Diversos rios importantes da Amazônia estão com baixas históricas em 2024. No Rio Solimões, em Itapéua (AM), o nível está em 2,3 metros, a terceira menor cota já registrada. O Madeira, um dos principais afluentes do Amazonas, atingiu apenas 41 cm. O Rio Acre, em Rio Branco, está em 1,28 metros, a segunda menor cota da história. Em São Félix do Xingu (PA), o Rio Xingu está com 3,37 metros, classificado entre os 10 menores níveis desde 1977. Já o Amazonas, em Óbidos (PA), alcançou 1,17 metros. Em Manaus, o Rio Negro apresenta cotas abaixo de 13 metros, assim como aconteceu em 2023, porém, agora apresentando o menor nível já registrado.

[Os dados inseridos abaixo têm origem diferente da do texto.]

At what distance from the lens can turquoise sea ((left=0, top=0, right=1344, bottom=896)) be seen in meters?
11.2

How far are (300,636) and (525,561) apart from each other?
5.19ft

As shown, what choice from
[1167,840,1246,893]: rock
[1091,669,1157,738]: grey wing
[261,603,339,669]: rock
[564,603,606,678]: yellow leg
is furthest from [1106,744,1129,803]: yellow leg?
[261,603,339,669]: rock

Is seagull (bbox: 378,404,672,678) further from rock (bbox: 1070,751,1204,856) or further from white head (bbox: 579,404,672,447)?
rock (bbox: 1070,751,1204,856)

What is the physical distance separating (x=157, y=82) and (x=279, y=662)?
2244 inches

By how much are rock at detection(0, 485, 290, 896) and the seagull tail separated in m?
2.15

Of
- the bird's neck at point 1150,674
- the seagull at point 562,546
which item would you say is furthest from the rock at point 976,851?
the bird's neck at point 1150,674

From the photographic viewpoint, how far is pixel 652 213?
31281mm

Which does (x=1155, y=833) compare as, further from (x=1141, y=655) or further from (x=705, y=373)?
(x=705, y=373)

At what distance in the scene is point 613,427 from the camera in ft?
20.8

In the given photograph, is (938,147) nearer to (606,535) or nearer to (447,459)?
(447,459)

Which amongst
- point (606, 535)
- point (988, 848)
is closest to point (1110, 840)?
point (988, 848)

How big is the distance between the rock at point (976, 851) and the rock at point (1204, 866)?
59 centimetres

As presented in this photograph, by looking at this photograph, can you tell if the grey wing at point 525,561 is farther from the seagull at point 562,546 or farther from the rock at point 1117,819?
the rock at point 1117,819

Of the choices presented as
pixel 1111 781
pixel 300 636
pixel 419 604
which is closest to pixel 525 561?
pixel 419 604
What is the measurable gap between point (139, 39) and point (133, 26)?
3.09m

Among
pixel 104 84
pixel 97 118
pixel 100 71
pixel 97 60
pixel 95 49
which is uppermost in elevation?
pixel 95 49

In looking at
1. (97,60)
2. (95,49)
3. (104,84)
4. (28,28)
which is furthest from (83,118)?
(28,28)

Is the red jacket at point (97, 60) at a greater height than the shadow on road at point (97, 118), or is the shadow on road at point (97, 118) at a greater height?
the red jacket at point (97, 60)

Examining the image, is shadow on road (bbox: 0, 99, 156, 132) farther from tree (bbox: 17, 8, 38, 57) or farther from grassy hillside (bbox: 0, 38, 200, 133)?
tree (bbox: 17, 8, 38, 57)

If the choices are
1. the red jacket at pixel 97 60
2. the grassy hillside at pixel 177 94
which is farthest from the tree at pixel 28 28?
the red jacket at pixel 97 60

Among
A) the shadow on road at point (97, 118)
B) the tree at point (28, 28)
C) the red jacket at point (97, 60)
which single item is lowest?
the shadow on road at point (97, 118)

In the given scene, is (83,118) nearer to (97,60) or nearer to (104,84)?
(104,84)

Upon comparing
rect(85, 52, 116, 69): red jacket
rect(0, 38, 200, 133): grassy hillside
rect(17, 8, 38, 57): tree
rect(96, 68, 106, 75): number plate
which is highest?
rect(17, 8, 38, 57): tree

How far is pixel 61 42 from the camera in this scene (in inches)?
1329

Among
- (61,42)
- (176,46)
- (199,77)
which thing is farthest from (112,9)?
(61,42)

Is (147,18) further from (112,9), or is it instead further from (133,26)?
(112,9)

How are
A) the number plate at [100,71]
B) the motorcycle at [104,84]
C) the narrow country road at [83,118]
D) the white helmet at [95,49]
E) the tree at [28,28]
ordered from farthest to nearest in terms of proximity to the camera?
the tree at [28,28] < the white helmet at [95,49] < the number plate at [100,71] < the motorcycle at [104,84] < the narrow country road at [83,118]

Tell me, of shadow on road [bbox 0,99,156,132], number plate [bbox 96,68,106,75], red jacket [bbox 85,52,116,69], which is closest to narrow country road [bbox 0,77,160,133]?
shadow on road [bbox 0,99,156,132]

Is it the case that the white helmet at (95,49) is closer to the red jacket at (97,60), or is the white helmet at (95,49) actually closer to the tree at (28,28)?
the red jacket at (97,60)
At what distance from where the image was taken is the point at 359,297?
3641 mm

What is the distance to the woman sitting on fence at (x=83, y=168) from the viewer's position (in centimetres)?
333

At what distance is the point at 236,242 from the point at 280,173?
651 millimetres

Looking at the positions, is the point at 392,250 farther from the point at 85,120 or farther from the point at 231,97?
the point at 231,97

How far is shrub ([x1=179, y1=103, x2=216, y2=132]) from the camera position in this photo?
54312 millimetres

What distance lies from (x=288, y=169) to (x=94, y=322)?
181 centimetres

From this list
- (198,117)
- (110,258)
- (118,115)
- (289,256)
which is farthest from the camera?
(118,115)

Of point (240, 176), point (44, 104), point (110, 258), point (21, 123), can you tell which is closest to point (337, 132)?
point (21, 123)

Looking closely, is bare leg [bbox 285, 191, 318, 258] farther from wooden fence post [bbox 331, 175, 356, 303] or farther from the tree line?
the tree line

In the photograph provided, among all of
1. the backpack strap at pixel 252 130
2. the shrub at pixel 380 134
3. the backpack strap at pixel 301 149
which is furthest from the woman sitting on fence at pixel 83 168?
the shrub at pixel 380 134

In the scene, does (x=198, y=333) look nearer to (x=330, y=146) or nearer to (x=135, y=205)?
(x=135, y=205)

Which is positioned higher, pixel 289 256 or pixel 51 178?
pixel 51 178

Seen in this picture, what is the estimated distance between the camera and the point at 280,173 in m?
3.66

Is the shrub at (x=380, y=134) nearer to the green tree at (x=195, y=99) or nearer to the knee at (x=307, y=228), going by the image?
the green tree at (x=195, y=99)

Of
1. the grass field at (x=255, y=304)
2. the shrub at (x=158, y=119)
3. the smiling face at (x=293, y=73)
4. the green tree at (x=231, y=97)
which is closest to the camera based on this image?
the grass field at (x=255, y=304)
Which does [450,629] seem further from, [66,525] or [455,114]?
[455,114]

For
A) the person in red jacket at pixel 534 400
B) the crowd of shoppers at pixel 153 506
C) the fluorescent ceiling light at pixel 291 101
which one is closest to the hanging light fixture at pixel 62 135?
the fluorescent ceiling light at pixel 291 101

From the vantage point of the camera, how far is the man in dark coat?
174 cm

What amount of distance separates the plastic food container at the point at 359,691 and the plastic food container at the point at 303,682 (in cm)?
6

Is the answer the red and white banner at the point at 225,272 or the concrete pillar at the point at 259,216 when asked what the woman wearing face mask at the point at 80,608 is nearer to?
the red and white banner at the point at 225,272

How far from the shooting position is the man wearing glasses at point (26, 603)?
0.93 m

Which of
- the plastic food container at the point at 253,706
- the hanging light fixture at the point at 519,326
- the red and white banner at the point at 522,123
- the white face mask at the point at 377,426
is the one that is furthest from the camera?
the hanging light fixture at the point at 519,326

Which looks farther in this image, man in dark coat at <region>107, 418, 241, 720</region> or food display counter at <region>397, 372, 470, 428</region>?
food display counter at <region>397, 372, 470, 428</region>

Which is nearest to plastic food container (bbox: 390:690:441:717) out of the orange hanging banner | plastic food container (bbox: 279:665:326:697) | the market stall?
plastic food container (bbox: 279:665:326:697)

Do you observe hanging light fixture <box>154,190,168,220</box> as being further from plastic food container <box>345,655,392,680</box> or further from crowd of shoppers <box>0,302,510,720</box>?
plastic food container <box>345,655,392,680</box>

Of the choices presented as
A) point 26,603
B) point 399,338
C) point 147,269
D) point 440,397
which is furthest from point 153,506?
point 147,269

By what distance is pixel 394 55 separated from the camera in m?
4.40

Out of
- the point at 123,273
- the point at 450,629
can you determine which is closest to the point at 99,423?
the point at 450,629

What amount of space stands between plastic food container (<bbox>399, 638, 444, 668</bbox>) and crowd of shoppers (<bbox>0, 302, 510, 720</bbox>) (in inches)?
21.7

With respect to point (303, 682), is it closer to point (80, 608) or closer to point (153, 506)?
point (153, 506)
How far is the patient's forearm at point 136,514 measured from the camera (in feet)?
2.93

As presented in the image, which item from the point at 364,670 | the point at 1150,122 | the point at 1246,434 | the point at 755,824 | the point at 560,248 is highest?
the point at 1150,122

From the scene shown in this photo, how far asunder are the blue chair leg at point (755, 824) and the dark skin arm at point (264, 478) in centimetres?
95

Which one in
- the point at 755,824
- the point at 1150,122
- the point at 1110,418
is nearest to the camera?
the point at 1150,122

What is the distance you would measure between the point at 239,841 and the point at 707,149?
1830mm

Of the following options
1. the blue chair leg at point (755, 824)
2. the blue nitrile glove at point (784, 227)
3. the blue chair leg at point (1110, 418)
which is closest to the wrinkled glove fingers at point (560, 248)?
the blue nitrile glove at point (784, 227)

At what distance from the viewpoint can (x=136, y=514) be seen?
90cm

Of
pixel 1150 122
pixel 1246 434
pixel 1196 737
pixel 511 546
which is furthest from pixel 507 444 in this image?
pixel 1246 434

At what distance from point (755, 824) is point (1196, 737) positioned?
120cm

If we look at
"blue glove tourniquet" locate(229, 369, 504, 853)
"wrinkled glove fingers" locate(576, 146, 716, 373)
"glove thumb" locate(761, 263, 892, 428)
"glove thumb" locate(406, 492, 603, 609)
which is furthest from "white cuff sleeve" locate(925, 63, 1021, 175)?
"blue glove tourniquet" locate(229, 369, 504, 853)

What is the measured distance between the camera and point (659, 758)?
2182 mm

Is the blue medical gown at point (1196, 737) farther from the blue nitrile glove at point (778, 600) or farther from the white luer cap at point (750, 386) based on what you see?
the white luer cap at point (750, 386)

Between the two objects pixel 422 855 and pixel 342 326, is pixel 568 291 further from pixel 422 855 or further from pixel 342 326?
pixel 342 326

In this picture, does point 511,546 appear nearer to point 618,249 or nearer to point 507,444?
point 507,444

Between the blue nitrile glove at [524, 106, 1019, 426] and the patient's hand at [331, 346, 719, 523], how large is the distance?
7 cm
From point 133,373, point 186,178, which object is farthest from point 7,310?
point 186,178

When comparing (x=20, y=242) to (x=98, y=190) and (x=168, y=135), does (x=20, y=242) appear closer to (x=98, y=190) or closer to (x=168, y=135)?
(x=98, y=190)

Somem-se a este cenário o desastre no Rio Grande do Sul, que afetou uma grande parte da população e causou diversos impactos sociais, econômicos e na saúde pública, e as queimadas no Brasil, em especial na Amazônia e no Pantanal e em outras áreas de vegetação crítica, que foram potencializadas pela seca e estiagem em todo o país. “Considerando esses acontecimentos, é muito provável que 2024 registre um número ainda maior de eventos extremos em comparação com os anos anteriores”, indica o pesquisador.

Tipos de eventos e seus impactos na saúde pública 
Os números revelam que 2023 registrou um recorde de eventos extremos, sendo a maior parte deles (3.824) de natureza climatológica, ou seja, estiagem e seca, chuvas de granizo, geadas, ondas de frio e calor. Outras 2.377 ocorrências foram de natureza meteorológica (tempestades locais e eventos de temperatura extrema); 537 de natureza hidrológica (inundações, alagamentos, enxurradas e enchentes); e 34 de natureza geológica (processos erosivos, de movimentação de massa e deslizamentos).

Esses dados não apenas ilustram o impacto no meio ambiente, mas também ajudam a identificar como isso afeta a vida e a saúde da população. De 2020 a 2023, o número de pessoas doentes devido aos desastres subiu de 54 mil para 157 mil, e o de afetadas por esses desastres mais que dobrou, passando de 21 para 48 milhões. As maiores quantidades de mortes foram em 2022, com pelo menos 600 corpos, e em 2011, onde somaram-se mais de 970 mortos. Em ambos os anos, os dados são resultado das intensas chuvas e deslizamentos na Região Serrana do Rio de Janeiro.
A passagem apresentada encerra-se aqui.